En esa época se había manifestado su devoción por el Santísimo Sacramento. Pasaba horas ante el Sagrario, recibía la Eucaristía y realizaba obras caritativas. En 1898 se afilió a las Hijas de María. Pero fue en 1905 cuando se produjo un cambio sustancial en su acontecer. Acudió junto a otras tres jóvenes a unos ejercicios espirituales que tuvieron lugar en San Sebastián de Analco, y al concluirlos decidió consagrarse. Tuvo varias opciones en sendas órdenes que le ofrecieron integrarse en ellas, pero eligió formar parte de las Hijas del Sagrado Corazón de Jesús, que tenían como objetivo la atención de los enfermos. Media docena de mujeres, incluida ella, afrontaron la tarea de asistirles en el hospital del Sagrado Corazón recién fundado por el canónigo padre Atenógenes Silva y Alvarez Tostado. Estaba dirigido a los pobres. Por ellos y por los ancianos mostraba particular sensibilidad: “Los ancianos son viajeros que se están yendo, y es preciso acompañarles con la mayor ternura posible”. Profesó en 1910 y dos años más tarde fue elegida vicaria. Tenía cualidades para el gobierno y condujo a sus hermanas a la vivencia de las virtudes. En su labor como formadora supo combinar la firmeza con la ternura. Comprensiva, servicial, humilde y paciente, iba marcando con su testimonio el sendero de una auténtica consagración.

# Datos de entrada
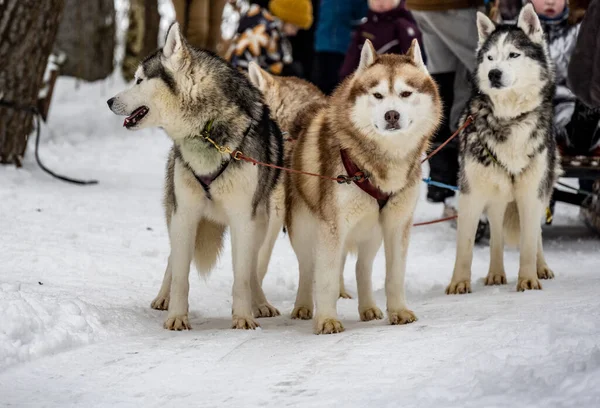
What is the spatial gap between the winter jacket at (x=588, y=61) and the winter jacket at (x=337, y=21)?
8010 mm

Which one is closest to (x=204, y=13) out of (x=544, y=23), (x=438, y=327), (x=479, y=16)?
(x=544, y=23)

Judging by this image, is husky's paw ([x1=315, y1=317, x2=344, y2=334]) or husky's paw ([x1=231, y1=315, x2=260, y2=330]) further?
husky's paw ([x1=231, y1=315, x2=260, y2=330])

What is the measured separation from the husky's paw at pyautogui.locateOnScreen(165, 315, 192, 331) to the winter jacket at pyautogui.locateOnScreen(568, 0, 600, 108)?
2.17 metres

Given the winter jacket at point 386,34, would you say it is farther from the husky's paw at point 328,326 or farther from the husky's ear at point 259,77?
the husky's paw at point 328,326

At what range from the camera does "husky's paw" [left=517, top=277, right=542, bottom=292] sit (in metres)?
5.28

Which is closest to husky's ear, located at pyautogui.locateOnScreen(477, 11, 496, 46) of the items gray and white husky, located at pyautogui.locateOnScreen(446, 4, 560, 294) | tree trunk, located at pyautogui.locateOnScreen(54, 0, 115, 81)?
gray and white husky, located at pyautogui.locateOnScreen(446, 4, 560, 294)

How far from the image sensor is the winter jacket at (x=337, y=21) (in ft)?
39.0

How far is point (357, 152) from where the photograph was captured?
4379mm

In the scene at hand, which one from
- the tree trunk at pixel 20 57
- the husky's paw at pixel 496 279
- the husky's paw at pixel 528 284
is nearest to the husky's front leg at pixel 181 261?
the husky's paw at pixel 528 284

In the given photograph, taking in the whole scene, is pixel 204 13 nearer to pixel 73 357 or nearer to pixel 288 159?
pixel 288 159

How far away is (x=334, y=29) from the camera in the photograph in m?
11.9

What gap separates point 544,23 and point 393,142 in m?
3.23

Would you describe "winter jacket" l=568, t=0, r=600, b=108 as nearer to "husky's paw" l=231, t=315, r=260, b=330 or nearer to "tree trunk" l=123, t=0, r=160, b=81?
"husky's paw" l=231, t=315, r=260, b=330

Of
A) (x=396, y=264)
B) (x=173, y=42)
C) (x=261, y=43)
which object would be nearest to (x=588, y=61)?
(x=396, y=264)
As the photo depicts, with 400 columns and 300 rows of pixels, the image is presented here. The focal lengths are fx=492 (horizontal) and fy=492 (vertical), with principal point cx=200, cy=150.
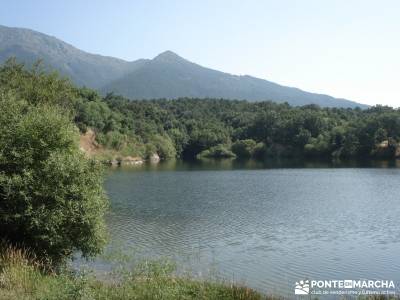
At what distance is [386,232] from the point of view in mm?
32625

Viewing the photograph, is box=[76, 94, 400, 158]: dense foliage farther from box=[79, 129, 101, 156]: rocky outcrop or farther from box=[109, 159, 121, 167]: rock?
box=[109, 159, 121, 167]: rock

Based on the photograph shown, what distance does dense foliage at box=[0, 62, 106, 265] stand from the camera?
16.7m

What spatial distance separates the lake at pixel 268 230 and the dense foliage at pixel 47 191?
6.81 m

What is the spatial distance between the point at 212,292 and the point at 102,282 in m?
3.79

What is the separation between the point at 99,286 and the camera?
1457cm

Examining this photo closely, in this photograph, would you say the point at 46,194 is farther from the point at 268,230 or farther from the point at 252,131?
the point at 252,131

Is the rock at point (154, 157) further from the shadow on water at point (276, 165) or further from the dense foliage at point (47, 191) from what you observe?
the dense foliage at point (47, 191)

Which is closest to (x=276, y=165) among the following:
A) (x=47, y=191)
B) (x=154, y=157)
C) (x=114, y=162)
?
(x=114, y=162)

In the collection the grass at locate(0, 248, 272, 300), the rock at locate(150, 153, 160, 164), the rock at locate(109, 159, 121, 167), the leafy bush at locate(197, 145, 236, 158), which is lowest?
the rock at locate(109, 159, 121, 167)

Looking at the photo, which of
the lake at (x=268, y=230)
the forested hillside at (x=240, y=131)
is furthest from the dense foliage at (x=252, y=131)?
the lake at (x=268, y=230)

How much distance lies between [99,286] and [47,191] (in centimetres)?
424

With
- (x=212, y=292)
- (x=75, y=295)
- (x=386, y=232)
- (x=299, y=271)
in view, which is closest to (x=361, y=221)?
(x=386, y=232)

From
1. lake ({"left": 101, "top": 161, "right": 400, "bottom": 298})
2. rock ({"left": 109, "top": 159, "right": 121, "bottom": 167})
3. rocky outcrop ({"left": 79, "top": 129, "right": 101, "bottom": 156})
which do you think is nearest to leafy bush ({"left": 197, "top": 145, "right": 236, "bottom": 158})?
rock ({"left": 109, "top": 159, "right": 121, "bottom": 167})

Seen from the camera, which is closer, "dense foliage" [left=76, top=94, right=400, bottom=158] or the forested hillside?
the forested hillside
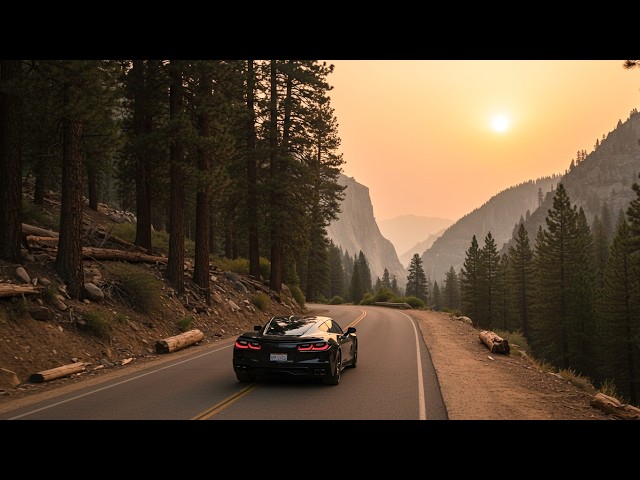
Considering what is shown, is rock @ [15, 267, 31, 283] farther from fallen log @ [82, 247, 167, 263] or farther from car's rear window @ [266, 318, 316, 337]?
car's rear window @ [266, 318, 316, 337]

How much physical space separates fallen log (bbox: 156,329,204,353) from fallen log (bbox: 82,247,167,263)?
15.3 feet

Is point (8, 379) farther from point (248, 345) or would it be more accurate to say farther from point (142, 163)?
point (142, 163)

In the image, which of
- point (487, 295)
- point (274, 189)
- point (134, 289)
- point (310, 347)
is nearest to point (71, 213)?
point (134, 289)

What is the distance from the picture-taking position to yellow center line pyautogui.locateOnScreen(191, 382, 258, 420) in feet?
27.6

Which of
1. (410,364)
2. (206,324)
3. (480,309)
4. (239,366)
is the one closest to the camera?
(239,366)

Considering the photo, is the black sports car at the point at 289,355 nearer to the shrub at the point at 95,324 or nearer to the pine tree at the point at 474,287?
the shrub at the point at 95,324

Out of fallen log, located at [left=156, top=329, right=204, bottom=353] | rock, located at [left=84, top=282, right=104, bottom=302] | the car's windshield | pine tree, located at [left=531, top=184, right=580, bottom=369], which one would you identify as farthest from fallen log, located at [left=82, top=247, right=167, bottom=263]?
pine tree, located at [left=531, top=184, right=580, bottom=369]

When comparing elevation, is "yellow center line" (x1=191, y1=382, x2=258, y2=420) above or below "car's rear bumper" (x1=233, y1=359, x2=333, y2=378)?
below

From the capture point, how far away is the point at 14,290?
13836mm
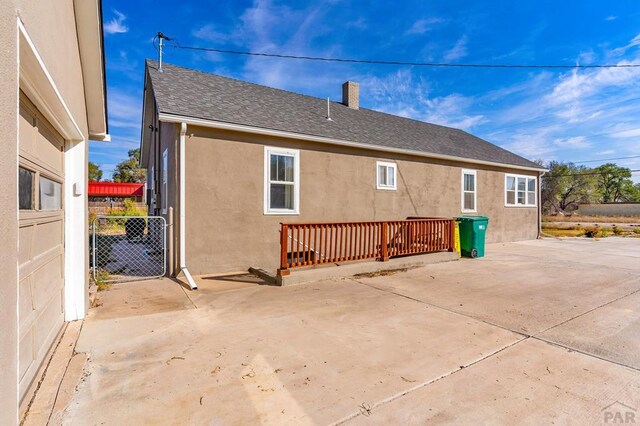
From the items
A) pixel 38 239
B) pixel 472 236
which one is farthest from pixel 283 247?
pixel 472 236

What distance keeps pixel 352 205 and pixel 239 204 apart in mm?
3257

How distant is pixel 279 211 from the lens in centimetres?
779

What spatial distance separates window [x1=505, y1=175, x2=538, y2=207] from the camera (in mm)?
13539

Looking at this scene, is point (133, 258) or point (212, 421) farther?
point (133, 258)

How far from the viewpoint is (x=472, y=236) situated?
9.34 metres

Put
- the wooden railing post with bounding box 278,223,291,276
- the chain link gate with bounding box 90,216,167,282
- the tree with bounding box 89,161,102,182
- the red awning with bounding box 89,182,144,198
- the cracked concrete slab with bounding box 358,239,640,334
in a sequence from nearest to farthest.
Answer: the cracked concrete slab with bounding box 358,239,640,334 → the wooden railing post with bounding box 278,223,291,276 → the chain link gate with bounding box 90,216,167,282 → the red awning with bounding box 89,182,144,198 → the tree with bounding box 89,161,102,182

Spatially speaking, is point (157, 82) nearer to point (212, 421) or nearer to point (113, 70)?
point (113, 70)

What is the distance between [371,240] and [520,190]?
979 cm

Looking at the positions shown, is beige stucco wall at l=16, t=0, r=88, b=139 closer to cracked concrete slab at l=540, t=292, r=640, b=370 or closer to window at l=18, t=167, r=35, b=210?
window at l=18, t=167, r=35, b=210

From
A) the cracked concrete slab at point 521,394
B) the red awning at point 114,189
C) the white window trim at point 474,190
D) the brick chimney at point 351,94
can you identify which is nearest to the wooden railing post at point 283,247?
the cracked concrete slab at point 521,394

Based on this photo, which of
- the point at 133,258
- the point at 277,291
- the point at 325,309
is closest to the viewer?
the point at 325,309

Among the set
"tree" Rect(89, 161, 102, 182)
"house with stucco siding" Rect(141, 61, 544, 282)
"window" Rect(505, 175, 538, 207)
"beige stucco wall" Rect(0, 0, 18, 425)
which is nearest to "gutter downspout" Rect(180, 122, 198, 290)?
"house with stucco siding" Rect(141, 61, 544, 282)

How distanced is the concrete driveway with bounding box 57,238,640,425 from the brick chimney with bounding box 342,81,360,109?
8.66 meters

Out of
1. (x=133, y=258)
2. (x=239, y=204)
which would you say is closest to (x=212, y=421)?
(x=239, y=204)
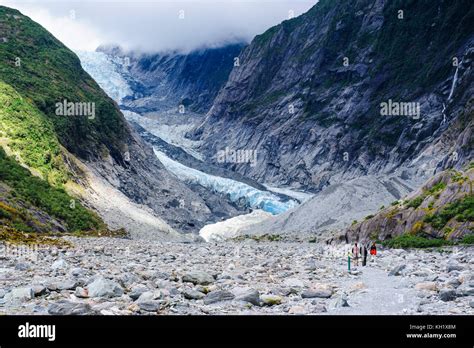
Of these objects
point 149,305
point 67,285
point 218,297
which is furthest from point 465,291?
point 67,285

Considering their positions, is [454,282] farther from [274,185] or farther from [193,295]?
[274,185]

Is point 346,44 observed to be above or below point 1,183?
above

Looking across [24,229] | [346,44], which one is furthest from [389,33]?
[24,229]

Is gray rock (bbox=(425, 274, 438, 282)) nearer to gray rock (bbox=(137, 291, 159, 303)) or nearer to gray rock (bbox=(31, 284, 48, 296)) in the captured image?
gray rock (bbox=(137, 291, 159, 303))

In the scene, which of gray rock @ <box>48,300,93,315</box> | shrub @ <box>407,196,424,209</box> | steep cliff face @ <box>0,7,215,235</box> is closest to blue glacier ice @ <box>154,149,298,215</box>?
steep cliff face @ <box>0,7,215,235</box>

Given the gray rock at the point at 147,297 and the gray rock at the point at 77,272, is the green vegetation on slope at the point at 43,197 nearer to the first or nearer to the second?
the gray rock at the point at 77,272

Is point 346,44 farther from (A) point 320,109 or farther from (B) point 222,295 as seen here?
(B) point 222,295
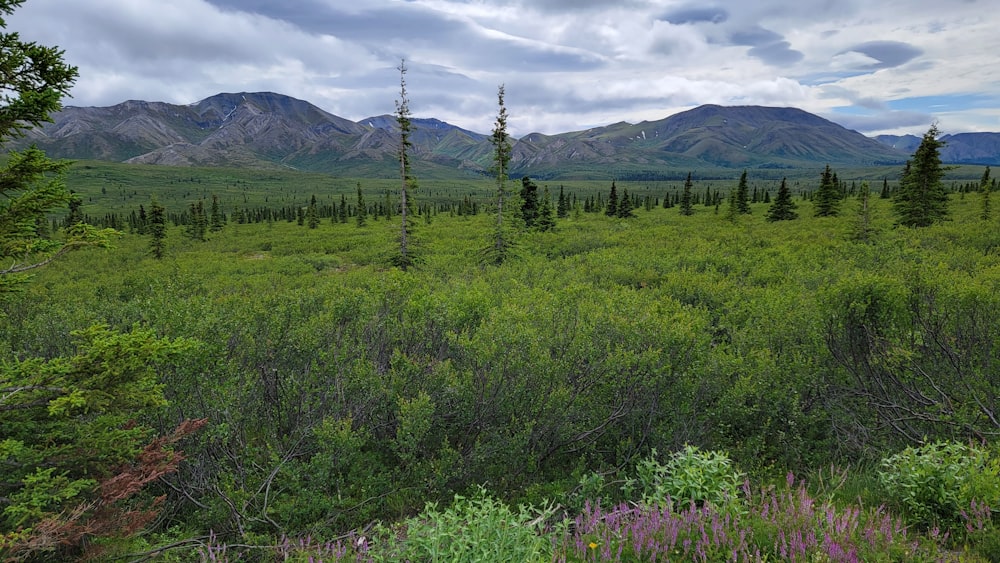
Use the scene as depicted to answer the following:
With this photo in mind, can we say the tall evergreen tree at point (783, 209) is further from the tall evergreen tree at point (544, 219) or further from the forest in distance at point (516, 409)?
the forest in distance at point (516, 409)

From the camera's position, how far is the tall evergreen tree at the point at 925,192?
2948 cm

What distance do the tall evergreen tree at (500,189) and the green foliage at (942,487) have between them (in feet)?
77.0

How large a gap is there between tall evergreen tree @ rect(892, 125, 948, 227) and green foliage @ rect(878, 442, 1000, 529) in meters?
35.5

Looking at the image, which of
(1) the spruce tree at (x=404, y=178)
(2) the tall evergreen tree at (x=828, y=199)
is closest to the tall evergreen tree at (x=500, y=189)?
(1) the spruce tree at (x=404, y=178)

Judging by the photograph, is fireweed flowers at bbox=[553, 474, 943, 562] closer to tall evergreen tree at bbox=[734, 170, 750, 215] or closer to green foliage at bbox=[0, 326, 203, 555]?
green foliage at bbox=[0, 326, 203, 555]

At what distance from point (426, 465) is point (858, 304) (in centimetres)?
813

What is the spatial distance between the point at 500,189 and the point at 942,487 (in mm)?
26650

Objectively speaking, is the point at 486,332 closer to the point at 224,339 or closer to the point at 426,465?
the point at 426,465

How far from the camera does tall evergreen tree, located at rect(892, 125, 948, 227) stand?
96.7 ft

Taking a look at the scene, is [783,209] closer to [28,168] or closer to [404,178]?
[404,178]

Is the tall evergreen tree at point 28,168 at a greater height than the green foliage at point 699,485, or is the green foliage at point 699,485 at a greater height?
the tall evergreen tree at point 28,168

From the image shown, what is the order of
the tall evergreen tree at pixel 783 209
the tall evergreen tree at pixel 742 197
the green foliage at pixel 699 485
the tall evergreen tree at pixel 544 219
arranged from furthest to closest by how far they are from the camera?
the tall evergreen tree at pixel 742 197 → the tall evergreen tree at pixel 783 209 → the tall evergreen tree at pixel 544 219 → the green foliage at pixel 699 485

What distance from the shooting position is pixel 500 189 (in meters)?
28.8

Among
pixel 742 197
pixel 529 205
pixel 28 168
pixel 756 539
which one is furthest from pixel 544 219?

# Consigna del ejercicio
Retoma el fragmento sobre la religiosa de las Hijas del Sagrado Corazón de Jesús y continúalo a partir de su última oración. El listado es material independiente del fragmento.

# Respuesta del ejercicio
Su espíritu sensibilizado por el drama humano no podía quedar impasible ante la aflicción de ancianos, moribundos, enfermos y pecadores; los consoló y asistió por diversas vías. Impulsó comedores para los que no tenían recursos y les proporcionó medicamentos. Tampoco se olvidó de los familiares de los hospitalizados; con delicadeza y visión destinó un espacio para que pudieran acompañar a los suyos sin costo alguno. Los prelados, los sacerdotes y los seminaristas fueron también objeto de su trato exquisito y de su generosidad. La tríada en la que estuvo asentada su vida espiritual fue el Sagrado Corazón de Jesús, la Eucaristía y la Virgen. Se mortificó sin piedad alguna hacia sí misma. Perseveraba viviendo unida a Cristo, siendo constante y fiel en las cosas sencillas de cada día, que generalmente son las que más cuestan, sin caer en la rutina. Se propuso imitarle a Él con gozo, agradecida de poderse hacer ascua de amor por los demás. Movida por su ardor apostólico soñaba con extender la fe por doquier. En 1921 fue elegida superiora general. Ocupando esta alta misión, en medio de la persecución gubernamental redactó en 1926 las constituciones de las Hijas del Sagrado Corazón Jesús, convertido en Instituto, reglas aprobadas en 1930 por monseñor Orozco y Jiménez, arzobispo de Guadalajara.
El peso de los años, con sus achaques, se iba echando encima y en 1954 dejó su cargo. Los cuatro restantes que le quedaban de vida siguió llenándolos con su oración, compartiendo con los demás la riqueza interior que poseía, como había hecho siempre, siendo fiel a su sucesora. Una embolia cerebral que se le presentó en 1956 le causó una hemiplejía que soportó con ejemplar serenidad y paciencia, hasta que entregó su alma a Dios el 30 de julio de 1959. Juan Pablo II la beatificó el 22 de noviembre de 1992, y la canonizó el 21 de mayo de 2000.